Louie Burrell was a painter of portraits whose life and career were marked by a succession of struggles and setbacks, relieved by intermittent periods of fame. Her early promise was acknowledged by Hubert von Herkomer. who offered Burrell a three year scholarship to his art school in Bushey. Financial constraints prevented her from accepting his offer straight away, so she took up a teaching post in Truro during the late 1890s, in order to save enough to finance her studies. During this time she used local people as subjects for the portrait miniatures which would pave the way for prominent commissions later in her career. In 1902 her miniature 'The Red-Haired Girl' was accepted by the Royal Academy, and today hangs in the Victoria & Albert Museum.
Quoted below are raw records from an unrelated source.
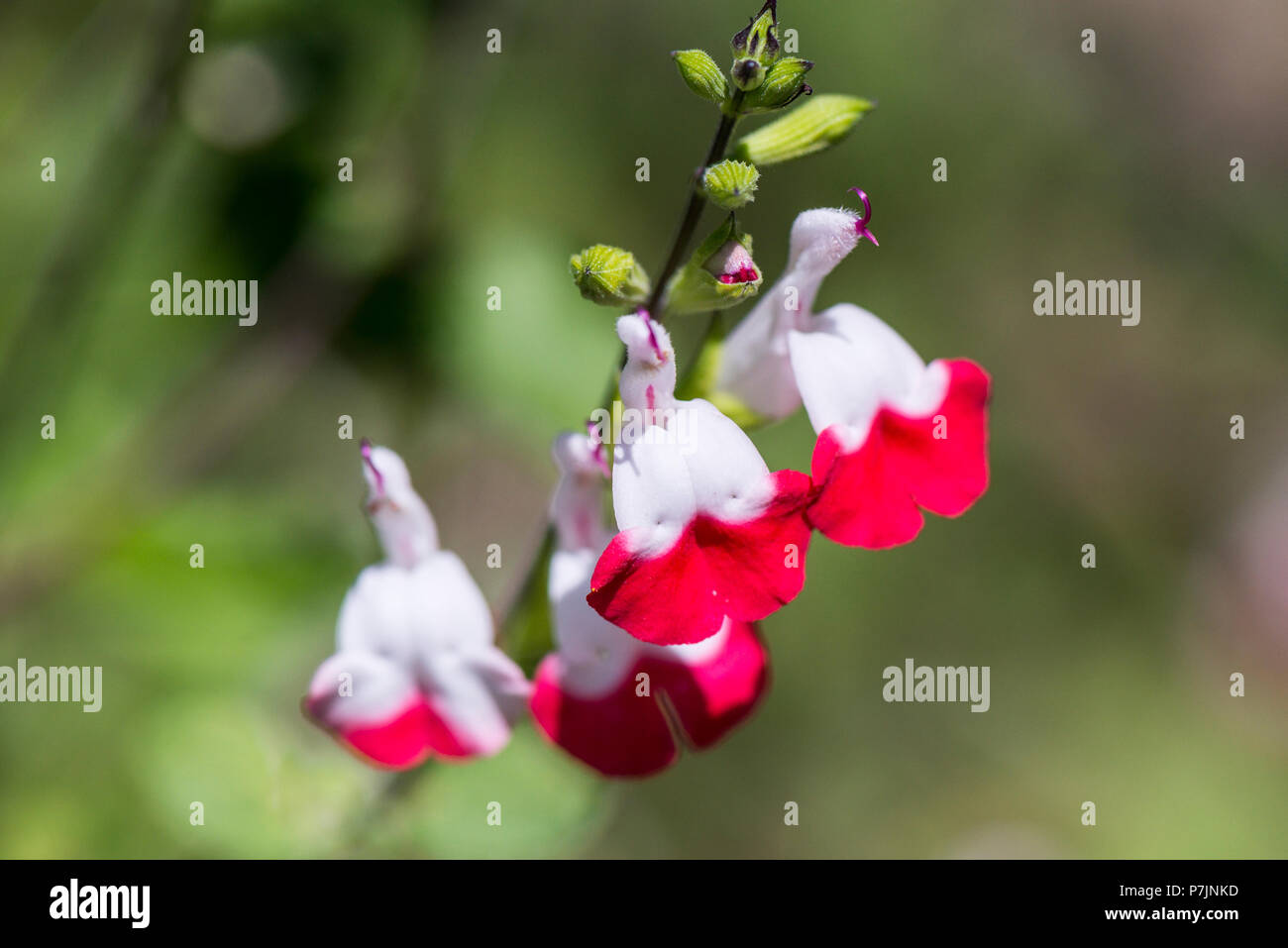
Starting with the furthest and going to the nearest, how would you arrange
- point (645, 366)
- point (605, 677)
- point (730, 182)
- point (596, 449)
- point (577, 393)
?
point (577, 393) < point (605, 677) < point (596, 449) < point (645, 366) < point (730, 182)

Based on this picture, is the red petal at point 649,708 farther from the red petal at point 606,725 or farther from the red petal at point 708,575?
the red petal at point 708,575

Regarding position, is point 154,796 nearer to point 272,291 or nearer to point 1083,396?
point 272,291

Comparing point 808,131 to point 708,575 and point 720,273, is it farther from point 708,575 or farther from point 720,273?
point 708,575

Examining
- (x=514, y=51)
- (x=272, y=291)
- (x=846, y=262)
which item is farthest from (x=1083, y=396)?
(x=272, y=291)

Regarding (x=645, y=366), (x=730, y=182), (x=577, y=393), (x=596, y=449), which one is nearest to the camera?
(x=730, y=182)

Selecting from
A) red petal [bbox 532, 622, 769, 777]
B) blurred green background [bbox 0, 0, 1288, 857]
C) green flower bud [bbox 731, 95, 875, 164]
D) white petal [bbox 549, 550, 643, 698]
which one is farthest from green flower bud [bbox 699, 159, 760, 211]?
blurred green background [bbox 0, 0, 1288, 857]

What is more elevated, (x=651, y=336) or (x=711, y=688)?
(x=651, y=336)

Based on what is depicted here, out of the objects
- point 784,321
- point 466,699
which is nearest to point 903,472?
point 784,321
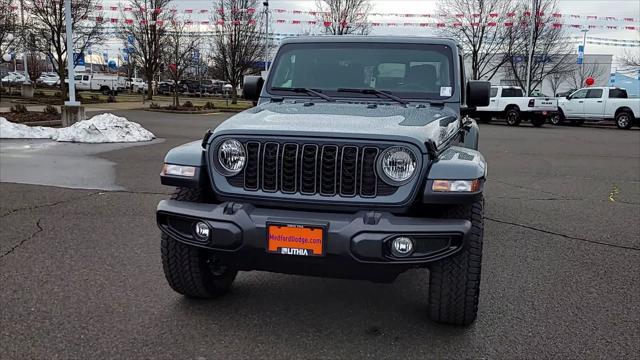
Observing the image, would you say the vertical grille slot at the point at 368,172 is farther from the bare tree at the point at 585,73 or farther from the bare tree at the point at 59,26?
the bare tree at the point at 585,73

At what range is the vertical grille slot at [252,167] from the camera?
328cm

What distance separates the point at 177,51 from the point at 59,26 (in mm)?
6865

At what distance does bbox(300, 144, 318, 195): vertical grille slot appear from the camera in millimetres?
3199

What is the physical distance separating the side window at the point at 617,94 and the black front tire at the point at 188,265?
2452cm

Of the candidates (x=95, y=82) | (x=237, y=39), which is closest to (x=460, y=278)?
(x=237, y=39)

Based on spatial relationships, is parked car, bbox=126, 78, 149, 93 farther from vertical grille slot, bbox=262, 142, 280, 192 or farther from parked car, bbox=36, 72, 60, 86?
vertical grille slot, bbox=262, 142, 280, 192

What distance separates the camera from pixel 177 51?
29984 mm

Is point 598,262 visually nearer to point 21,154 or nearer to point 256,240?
point 256,240

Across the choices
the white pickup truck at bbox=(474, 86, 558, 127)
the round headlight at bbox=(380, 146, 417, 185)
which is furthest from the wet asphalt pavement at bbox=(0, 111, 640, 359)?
the white pickup truck at bbox=(474, 86, 558, 127)

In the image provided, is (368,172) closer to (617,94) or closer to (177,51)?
(617,94)

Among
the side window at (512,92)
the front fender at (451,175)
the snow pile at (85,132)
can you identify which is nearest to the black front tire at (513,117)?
the side window at (512,92)

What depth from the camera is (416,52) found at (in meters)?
4.59

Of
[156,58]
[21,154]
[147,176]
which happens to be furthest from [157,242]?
[156,58]

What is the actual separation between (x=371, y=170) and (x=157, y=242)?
2908 mm
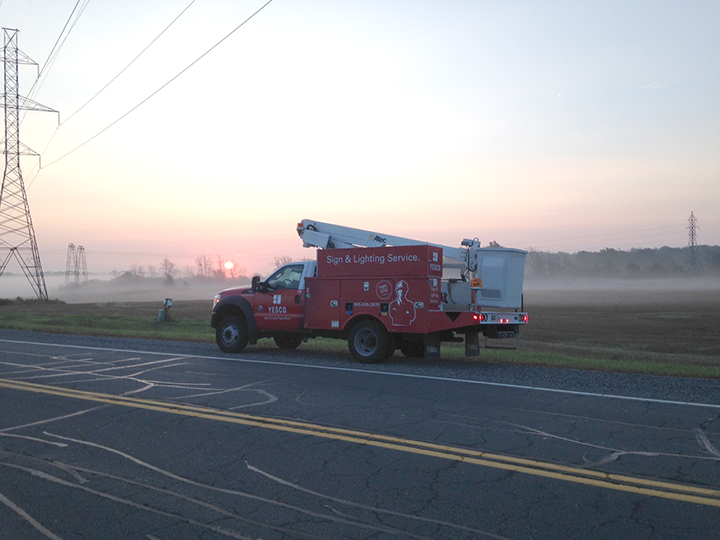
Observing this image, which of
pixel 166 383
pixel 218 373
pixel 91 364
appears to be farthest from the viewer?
pixel 91 364

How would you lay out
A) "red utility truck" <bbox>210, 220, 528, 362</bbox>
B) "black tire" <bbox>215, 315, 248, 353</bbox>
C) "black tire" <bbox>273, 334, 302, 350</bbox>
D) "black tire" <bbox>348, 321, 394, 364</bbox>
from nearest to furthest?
"red utility truck" <bbox>210, 220, 528, 362</bbox>, "black tire" <bbox>348, 321, 394, 364</bbox>, "black tire" <bbox>215, 315, 248, 353</bbox>, "black tire" <bbox>273, 334, 302, 350</bbox>

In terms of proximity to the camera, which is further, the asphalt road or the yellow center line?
the yellow center line

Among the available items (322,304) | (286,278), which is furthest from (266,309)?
(322,304)

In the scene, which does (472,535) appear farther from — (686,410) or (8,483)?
(686,410)

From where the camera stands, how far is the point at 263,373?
11.2 meters

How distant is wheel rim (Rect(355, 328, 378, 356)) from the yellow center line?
5573 mm

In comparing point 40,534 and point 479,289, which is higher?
point 479,289

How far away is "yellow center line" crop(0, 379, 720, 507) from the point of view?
15.8 feet

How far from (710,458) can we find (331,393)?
5133 mm

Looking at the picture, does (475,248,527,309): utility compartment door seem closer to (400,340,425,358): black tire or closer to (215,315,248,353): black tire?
(400,340,425,358): black tire

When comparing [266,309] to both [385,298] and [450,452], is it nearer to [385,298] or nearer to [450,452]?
[385,298]

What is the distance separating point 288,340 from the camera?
15859 millimetres

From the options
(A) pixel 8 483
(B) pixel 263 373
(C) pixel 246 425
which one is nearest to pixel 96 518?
(A) pixel 8 483

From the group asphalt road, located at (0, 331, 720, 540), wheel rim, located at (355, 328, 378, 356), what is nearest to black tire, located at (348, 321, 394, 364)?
wheel rim, located at (355, 328, 378, 356)
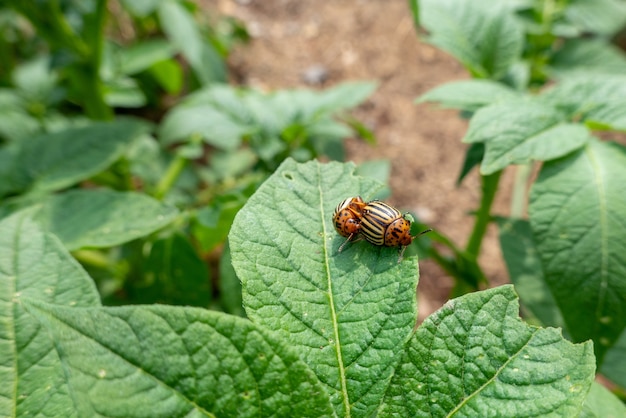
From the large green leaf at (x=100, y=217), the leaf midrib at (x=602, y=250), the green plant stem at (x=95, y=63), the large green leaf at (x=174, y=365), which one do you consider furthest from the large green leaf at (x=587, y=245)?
the green plant stem at (x=95, y=63)

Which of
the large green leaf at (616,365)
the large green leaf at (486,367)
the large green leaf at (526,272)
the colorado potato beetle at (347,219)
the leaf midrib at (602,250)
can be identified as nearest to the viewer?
the large green leaf at (486,367)

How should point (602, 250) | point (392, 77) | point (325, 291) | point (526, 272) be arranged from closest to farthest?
point (325, 291) → point (602, 250) → point (526, 272) → point (392, 77)

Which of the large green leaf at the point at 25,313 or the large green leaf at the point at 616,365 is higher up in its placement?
the large green leaf at the point at 616,365

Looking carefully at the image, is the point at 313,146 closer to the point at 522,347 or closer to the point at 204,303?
the point at 204,303

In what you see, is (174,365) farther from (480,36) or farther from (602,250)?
(480,36)

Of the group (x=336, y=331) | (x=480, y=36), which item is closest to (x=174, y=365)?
(x=336, y=331)

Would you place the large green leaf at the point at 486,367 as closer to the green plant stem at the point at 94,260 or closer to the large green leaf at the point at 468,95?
the large green leaf at the point at 468,95

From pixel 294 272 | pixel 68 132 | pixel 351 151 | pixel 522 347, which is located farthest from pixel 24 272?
pixel 351 151
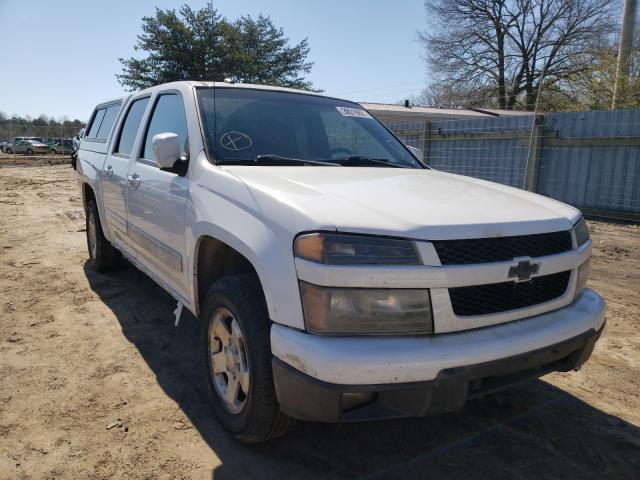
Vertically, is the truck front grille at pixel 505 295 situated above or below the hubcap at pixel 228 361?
above

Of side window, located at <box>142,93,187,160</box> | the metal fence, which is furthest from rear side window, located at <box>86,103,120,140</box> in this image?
the metal fence

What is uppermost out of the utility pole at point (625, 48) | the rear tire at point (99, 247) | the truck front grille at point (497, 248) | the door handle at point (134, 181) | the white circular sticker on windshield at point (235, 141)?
the utility pole at point (625, 48)

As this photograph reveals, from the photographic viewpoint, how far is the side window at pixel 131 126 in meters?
4.10

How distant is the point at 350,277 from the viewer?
6.03 feet

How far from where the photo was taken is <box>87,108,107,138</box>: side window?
18.6 feet

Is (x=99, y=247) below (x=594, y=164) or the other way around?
below

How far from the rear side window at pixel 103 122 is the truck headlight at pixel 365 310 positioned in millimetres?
3946

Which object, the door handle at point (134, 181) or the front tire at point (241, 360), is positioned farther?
the door handle at point (134, 181)

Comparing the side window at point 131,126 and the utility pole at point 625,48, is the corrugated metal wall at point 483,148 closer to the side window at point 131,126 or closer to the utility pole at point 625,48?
the utility pole at point 625,48

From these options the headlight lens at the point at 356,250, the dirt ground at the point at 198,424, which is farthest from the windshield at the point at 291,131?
the dirt ground at the point at 198,424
In 1904 Burrell left Bushey for South Africa, where she married. During her pregnancy, her husband died suddenly. In order to provide for her young daughter, the artist sought work abroad, spending some years in Canada and the USA. Her social connections ensured that she was awarded commissions to paint portraits of figures prominent in royal and political circles, both in the UK and abroad. A second marriage in London failed after a few months, so she and her daughter Philippa set sail for India where her work received a mixed reception.

Returning to England, she began to suffer from poor health and gave up portrait commissions, though she continued to enjoy sketching expeditions to various locations including Cornwall. She was still painting until shortly before her death in 1971 at the age of 98.

Louie Burrell's spirit of adventure and determination to forge a career on her own terms mark her out as exceptional, in an era when women were crippled by social and domestic constraints. In recent years Philippa Burrell has done much to promote awareness of her mother's work.